One of my heroes, old-time evangelist, Dr. B.R. Lakin, used to tell my favorite fish story. “When I get to heaven, I’m going to have a mansion on the corner of Glory and Halleluiah Boulevards, right across the golden street from the river of life, and every morning I’m going to go fishing and catch fish this (and he would hold his hands very far apart) big.”


The prophet Jonah lived in the Galilean city of Gath-Hepher (about four miles north of Nazareth), during the reign of Jeroboam II, who was northern Israel’s most powerful king. During his administration the borders of the nation were expanded to their greatest extent since the time of David and Solomon.


The book of Jonah is different from the other prophetic books of the Bible. Typically, prophets issued warnings or gave instructions to the people of Israel. Instead, God told Jonah to evangelize the city of Nineveh, home of Israel's cruelest enemy. Jonah didn't want those idolaters to be saved, so he ran away. When Jonah ran from the call of God, one of the oddest events in the Bible occurred—the story of Jonah and the Whale.

Jonah was a little neurotic, this word is defined as, “psycho-neurosis, a functional personality disorder, that includes a refusal to face reality.” It goes much deeper, but that's the basis of neurosis.


Jonah was the typical backslider! He was a lot like some believers, he refused to face the reality of God's call on his life. Some believers are living in the past: “I used to: teach, preach, witness, sing, attend every service, pray…et al” Others project into the future, saying: “someday, I'm going to: teach; preach, witness, sing, attend every service, pray…” Some say, “If I ever get straightened out, then I will serve God!” One preacher, looking at a man in his casket said, “Well, he finally got straightened out.” It all adds up to evading present reality. What does God want from me now?


The Prodigal Prophet (Chapter 1)


1:1,2: Reality…God called him: “The Word of the LORD came to Jonah…, saying, ‘arise go to Nineveh, that great city, and cry out against it…’”


1:3: Jonah tried to get away. “But Jonah arose to flee to Tarshish from the presence of the LORD.” Jonah turns down the assignment and heads for Tarshish, the opposite direction. Nineveh is Northeast, Tarshish is West. Instead of heading toward the Assyrian capital of Nineveh, he’s going to go all the way to where the Mediterranean empties into the Atlantic. Tarshish is essentially Gibraltar. Ancient people believed the earth was flat, when you got to Gibraltar, you would fall off the world. Jonah was willing to go to the end of the world to get away from God’s call.

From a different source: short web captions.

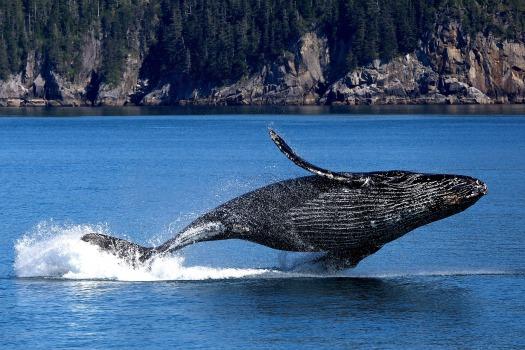 whale-3694489_1920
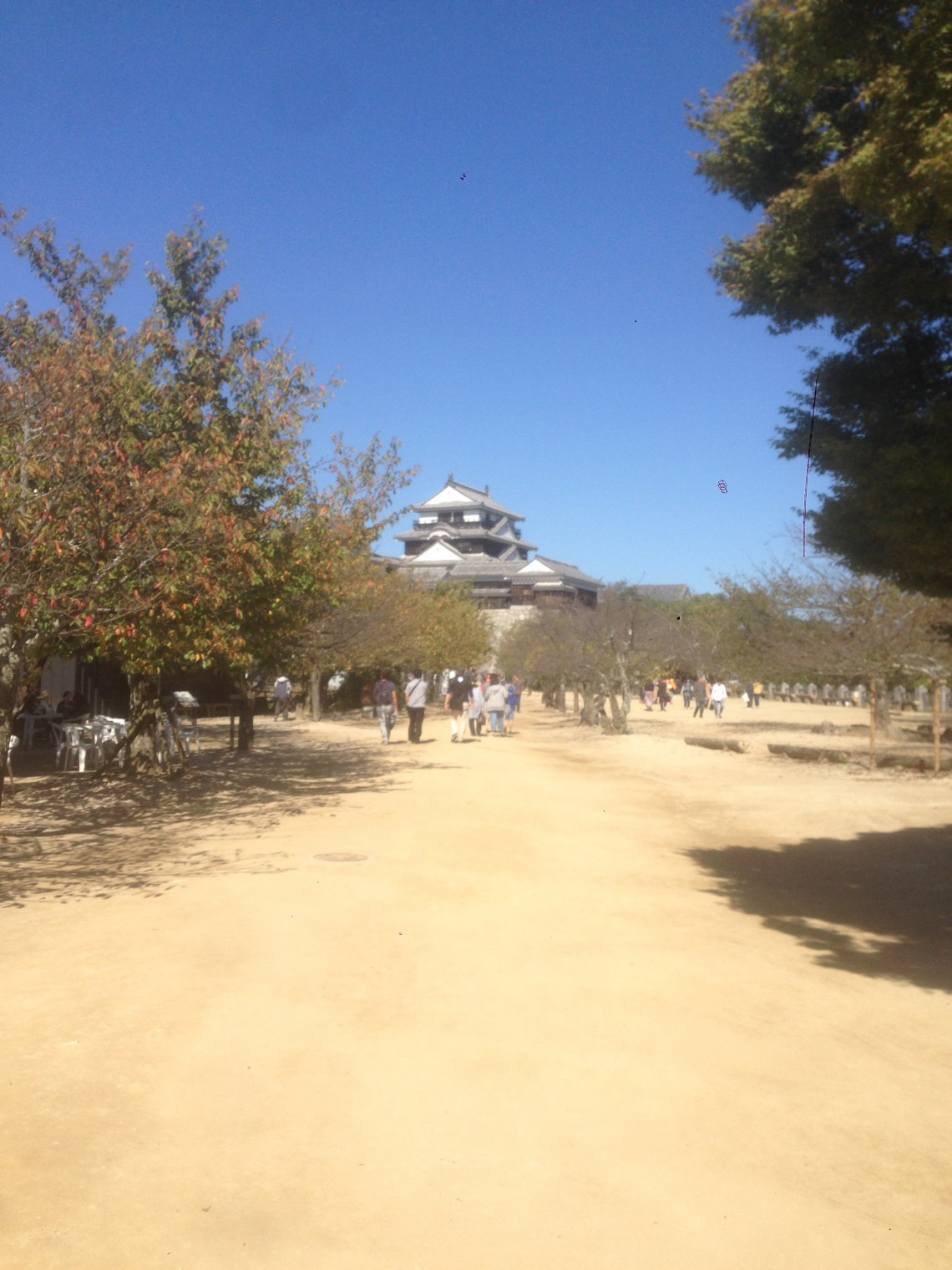 初✖️四国✖️旅行へ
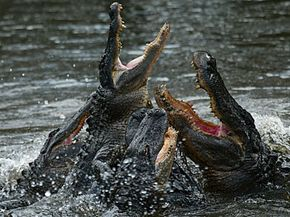 Alligators can propel themselves up to 5 feet out of the water with their tails.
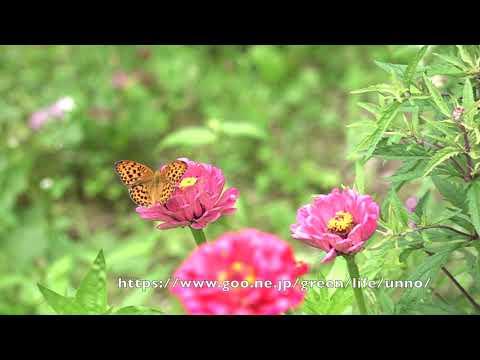 庭のウラギンスジヒョウモンの飛翔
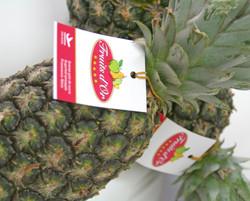 Ananas Sugarloaf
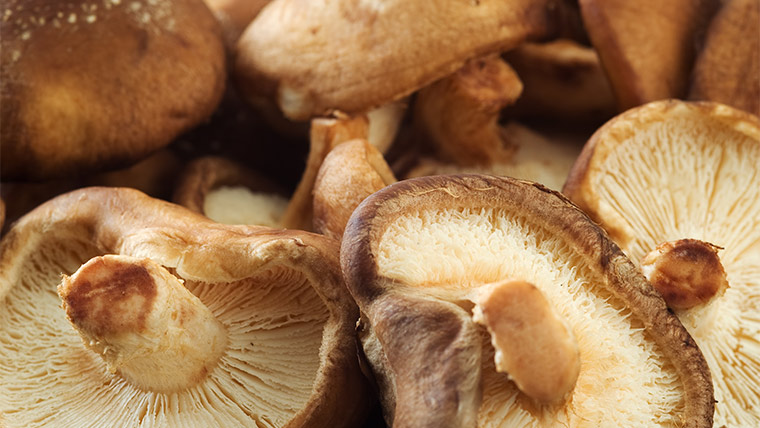 Spotlight on Mushrooms: Why This Magical Veggie Is a Great Addition to Your Diet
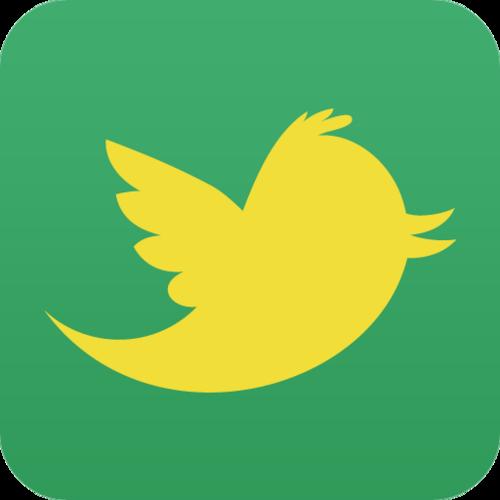 Twitter no Brasil está em queda (Foto: Reprodução)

Why did Jonah run in the opposite direction? When God calls him to preach repentance to the Ninevites, he knows that God's mercy would soon follow. But he can’t get away from God, The Psalmist writes, “Where shall I go from your Spirit? Or where shall I flee from your presence? If I ascend to heaven, you are there!If I make my bed in Sheol (the grave), you are there! If I take the wings of the morning and dwell in the uttermost parts of the sea, even there your hand shall lead me,and your right hand shall hold me. (Psalm 139:7-10).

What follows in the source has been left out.